The work function of caesium metal is $2.14 \; eV$. When light of frequency $6 \times 10^{14} \; Hz$ is incident on the metal surface,photoemission of electrons occurs. What is the
$(a)$ maximum kinetic energy of the emitted electrons,
$(b)$ stopping potential,and
$(c)$ maximum speed of the emitted photoelectrons?

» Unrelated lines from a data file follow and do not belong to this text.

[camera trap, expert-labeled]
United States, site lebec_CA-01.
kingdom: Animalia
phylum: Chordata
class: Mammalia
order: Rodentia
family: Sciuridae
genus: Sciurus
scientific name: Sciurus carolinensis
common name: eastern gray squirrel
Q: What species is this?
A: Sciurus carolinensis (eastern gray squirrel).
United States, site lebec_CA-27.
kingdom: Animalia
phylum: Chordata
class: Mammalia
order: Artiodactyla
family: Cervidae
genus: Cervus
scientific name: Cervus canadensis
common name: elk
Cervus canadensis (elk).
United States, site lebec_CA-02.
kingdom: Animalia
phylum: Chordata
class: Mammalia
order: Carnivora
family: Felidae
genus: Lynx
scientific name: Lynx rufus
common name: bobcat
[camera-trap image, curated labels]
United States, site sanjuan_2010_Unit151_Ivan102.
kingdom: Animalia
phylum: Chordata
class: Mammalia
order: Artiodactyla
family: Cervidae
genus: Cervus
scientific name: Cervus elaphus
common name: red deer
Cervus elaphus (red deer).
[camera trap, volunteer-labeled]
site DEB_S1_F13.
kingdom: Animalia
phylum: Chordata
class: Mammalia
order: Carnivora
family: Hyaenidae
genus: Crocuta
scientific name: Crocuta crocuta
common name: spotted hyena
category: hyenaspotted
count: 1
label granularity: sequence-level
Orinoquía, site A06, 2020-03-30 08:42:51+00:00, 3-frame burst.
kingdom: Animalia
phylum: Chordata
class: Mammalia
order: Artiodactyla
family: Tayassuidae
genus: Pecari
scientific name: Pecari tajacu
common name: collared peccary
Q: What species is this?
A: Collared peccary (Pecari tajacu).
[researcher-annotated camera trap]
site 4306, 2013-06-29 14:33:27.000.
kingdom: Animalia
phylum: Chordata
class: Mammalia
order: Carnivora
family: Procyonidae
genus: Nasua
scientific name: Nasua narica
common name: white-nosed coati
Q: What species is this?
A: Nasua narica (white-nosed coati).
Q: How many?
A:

(N/A) Given: Work function $\phi_{0} = 2.14 \; eV = 2.14 \times 1.6 \times 10^{-19} \; J = 3.424 \times 10^{-19} \; J$. Frequency $\nu = 6 \times 10^{14} \; Hz$. Planck's constant $h = 6.63 \times 10^{-34} \; J \cdot s$. Mass of electron $m = 9.11 \times 10^{-31} \; kg$.
$(a)$ Using Einstein's photoelectric equation,$K_{\max} = h\nu - \phi_{0}$.
$h\nu = (6.63 \times 10^{-34}) \times (6 \times 10^{14}) = 3.978 \times 10^{-19} \; J$.
$K_{\max} = 3.978 \times 10^{-19} - 3.424 \times 10^{-19} = 0.554 \times 10^{-19} \; J$.
In $eV$,$K_{\max} = (0.554 \times 10^{-19}) / (1.6 \times 10^{-19}) \approx 0.346 \; eV$.
$(b)$ Stopping potential $V_{0}$ is given by $eV_{0} = K_{\max}$.
$V_{0} = (0.554 \times 10^{-19} \; J) / (1.6 \times 10^{-19} \; C) = 0.346 \; V$.
$(c)$ Maximum speed $v_{\max}$ is given by $K_{\max} = \frac{1}{2}mv_{\max}^{2}$.
$v_{\max} = \sqrt{\frac{2K_{\max}}{m}} = \sqrt{\frac{2 \times 0.554 \times 10^{-19}}{9.11 \times 10^{-31}}} = \sqrt{0.1216 \times 10^{12}} \approx 3.49 \times 10^{5} \; m/s = 349 \; km/s$.